One year ago I arrived at business school hoping to answer a question: How can I use business management skills to expand economic opportunity to those who need it most? This interest led me to the Farber Internship at REDF and my summer at the Women’s Bean Project, where I got to explore answers to that question for 10 weeks.
Women’s Bean is a social enterprise in REDF’s national portfolio that makes packaged food products while employing women who face barriers to employment. The challenges these women are working hard to overcome include histories of addiction, incarceration, domestic violence. They spend nine months at Women’s Bean getting back on their feet and learning how to succeed in the workplace while holding a stable job on the production floor making soup mixes, baking mixes, and other dry good products. At the end of the program, Women’s Bean helps participants find full-time employment.
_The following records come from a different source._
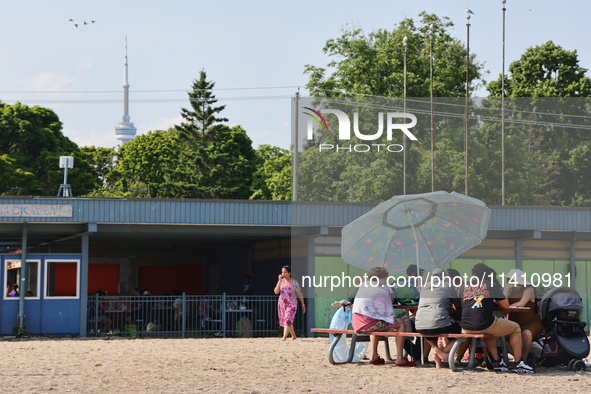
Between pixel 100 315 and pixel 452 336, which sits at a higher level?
pixel 452 336

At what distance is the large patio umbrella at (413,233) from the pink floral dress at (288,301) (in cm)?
438

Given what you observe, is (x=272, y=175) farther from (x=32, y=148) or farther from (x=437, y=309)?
(x=437, y=309)

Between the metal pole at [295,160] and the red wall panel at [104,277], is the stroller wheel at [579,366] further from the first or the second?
the red wall panel at [104,277]

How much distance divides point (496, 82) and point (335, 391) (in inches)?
1387

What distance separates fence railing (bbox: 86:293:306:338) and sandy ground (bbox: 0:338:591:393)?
14.6 ft

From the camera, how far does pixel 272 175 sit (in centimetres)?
4991

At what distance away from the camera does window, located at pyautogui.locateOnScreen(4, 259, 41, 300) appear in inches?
657

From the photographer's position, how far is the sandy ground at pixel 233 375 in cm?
807

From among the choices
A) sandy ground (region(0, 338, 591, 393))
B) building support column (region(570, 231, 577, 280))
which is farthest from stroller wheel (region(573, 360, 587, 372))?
building support column (region(570, 231, 577, 280))

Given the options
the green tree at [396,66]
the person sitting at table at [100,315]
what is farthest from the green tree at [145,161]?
the person sitting at table at [100,315]

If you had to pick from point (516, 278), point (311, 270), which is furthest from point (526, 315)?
point (311, 270)

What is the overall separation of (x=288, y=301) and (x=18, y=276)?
21.2ft

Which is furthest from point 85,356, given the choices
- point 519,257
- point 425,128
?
point 425,128

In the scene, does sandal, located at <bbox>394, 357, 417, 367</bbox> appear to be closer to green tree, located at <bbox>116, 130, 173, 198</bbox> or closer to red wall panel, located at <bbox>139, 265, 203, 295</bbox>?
red wall panel, located at <bbox>139, 265, 203, 295</bbox>
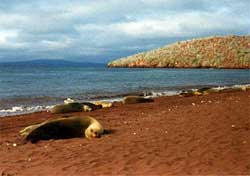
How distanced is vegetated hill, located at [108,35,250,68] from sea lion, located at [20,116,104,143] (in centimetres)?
9957

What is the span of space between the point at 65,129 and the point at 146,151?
330 cm

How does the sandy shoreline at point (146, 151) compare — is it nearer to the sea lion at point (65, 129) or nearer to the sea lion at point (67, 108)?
the sea lion at point (65, 129)

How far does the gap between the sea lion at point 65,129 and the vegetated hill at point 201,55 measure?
99.6 m

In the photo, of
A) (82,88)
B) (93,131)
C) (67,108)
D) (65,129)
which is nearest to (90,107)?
(67,108)

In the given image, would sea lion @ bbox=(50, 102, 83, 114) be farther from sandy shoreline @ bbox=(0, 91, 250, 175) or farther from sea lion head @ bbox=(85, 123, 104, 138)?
sea lion head @ bbox=(85, 123, 104, 138)

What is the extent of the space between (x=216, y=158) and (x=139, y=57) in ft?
412

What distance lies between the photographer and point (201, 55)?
11944cm

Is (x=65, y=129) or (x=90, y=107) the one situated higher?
(x=65, y=129)

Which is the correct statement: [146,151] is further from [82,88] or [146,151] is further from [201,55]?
[201,55]

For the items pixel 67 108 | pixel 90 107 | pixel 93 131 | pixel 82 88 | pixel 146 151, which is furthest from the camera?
pixel 82 88

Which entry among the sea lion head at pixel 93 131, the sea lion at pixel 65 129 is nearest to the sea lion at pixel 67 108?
the sea lion at pixel 65 129

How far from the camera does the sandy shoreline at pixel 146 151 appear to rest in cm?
896

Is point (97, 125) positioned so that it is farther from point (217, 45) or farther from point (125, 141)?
point (217, 45)

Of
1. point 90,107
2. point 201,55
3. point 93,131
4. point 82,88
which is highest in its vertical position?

I worked on a variety of projects for Women’s Bean this summer, but the bulk of my time was spent developing an e-commerce strategy to drive topline growth through digital channels. I found myself drawing heavily on my background in management consulting and corporate strategy for a consumer packaged goods (CPG) company, as I worked to help Women’s Bean develop a more commercially-oriented approach to their business while maintaining their mission.
My experience taught me several lessons about the challenges and opportunities associated with doing this work:
Work has the power to transform lives. Employees at Women’s Bean start in cohorts every two months. As I would walk around the building, I could often tell who had been at the program for a while and who was relatively new. It was evident in the way they carried themselves and the confidence they displayed in their work. I’m more convinced than ever that a stable job can be the missing link in breaking the cycle of poverty. It goes so much farther than just the paycheck; it’s the feeling of purpose you can see when the women come into work every day and make progress towards their production goals, and the increasing sense of self-sufficiency they exude when they walk out the door in the evening.
Building a social enterprise is like building a business, but with twice as many challenges. Women’s Bean is trying to build a profitable business employing the ‘least hirable’ people in the labor market, while competing for shelf space with giant CPG companies with many millions of dollars in resources to get their products into the hands of consumers. The labor cost angle is challenging as well: in a typical manufacturing environment, hourly labor is viewed as a cost to be minimized. At Women’s Bean, increasing labor hours is the key goal of the business (‘sales create jobs’ is the unofficial motto). And yet, Women’s Bean has to be cost competitive to get on the shelf, so they must find a balance that maximizes hourly labor while remaining competitive. All this with a workforce that turns over every nine months (given its transitional nature) is no easy feat.
Consumers want to get behind socially conscious brands, but communicating purpose takes time. When a shopper is spending 15 seconds of their busy day scanning the soup shelf at the grocery store, how do you communicate that your soup creates job opportunities for women facing chronic barriers to employment? Shoppers must also trust that your product tastes good and is priced appropriately, otherwise they won’t pick it up in the first place. Shoppers want to spend consciously, but the onus is on mission-oriented brands to make that decision easy when customers walk into the store.
While these challenges are immense, there is so much potential upside if we can get this right. Given today’s tight labor market, the time is now for employers to consider expanding job opportunities to those they may have excluded in the past. And social enterprises like the Women’s Bean Project show that with the right tools and support, individuals with difficult pasts can thrive as employees.